● **SUPPLIED PASSAGE**:
◆ ◆ ◆

Theo It’s slowing down systematically because of things like tidal friction. So, you know,  the water on the earth, the ocean being pulled by the moon, it sloshes around—that’s, you know, that’s friction. 

David This is all well-known to physicists and scientists, the fact that the Earth not only does not rotate steadily, but is slowing down? 

Theo Oh, absolutely. Yeah. You might think, well, who cares—  one second a year, really. But if you’re trying to run, for example, a GPS satellite network or even a financial system, this is a big deal.  So there’s one rule of thumb, a very convenient fact, that the speed of light is one nanosecond per foot. 

So, you know, your car would be halfway to the moon if GPS were off by a second. 

David Hate when that happens. 

Theo Let’s say you’ve got a billion dollar interbank loan at some interest rate, right? And, you know, you’re charging interest by the microsecond or something on this billion-dollar loan. You know, it actually makes a difference.  

David So here’s –here’s what’s deep down bugging me. We’ve got these cesium atomic clocks that are not susceptible to slowing down and the variability of the earth’s rotation. And then we’ve got the earth, which is. Aren’t they eventually going to drift apart?

◆ ◆ ◆

● **GIVEN REQUEST 1**: Write out the part of the Earth's rotation transcript starting with "Theo It’s slowing" and going on through "is slowing down?", with no changes.

● **RECORDS SHOWN**:
◆ ◆ ◆

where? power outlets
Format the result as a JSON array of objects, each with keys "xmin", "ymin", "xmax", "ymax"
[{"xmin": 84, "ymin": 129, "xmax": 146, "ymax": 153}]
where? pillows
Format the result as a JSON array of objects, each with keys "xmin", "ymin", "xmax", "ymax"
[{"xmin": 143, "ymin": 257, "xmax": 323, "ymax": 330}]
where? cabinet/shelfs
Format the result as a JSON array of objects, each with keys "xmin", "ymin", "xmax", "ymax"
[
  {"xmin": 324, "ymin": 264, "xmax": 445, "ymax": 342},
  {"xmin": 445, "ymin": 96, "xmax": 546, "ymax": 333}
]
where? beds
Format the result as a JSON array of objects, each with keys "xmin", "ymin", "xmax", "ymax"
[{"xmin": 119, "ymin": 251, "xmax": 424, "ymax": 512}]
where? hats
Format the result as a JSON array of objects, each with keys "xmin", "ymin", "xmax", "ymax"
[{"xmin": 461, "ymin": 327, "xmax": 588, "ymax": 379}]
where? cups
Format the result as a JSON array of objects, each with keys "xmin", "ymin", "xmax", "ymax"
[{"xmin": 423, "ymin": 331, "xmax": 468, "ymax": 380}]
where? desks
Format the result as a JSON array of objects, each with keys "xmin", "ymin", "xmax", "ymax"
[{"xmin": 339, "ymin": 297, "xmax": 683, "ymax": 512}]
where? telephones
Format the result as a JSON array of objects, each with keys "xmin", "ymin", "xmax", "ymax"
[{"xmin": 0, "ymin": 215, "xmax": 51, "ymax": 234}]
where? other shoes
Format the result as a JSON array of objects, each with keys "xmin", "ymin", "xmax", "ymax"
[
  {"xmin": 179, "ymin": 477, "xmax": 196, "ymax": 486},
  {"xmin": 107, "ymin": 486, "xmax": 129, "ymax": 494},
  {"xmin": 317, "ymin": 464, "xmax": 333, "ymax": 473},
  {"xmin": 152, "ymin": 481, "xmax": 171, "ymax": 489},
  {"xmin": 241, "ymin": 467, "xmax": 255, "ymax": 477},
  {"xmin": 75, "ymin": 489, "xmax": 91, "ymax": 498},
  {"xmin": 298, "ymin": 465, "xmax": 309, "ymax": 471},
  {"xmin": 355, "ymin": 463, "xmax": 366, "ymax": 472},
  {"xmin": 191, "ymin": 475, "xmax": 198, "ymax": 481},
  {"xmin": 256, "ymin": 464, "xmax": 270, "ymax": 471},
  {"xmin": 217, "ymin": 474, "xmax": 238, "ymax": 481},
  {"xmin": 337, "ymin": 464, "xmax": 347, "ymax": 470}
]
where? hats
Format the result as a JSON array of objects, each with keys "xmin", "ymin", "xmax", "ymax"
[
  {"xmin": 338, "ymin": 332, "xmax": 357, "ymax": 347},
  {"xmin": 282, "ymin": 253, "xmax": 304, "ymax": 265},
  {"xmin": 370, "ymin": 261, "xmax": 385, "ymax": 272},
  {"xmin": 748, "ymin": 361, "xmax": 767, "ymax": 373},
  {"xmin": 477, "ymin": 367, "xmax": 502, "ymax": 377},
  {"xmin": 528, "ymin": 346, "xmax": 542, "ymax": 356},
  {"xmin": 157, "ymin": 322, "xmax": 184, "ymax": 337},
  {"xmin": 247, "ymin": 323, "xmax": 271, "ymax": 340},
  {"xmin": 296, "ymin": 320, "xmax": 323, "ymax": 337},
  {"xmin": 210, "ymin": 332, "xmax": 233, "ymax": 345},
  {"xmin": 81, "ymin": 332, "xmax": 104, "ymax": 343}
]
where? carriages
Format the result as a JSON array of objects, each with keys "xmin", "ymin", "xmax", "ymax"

◆ ◆ ◆

● **GIVEN REQUEST 2**: Count the lines of the records that contain the string "where", and reply with only that number.

● **CORRECT RESULT 1**:
Theo It’s slowing down systematically because of things like tidal friction. So, you know,  the water on the earth, the ocean being pulled by the moon, it sloshes around—that’s, you know, that’s friction. 

David This is all well-known to physicists and scientists, the fact that the Earth not only does not rotate steadily, but is slowing down?

● **CORRECT RESULT 2**: 11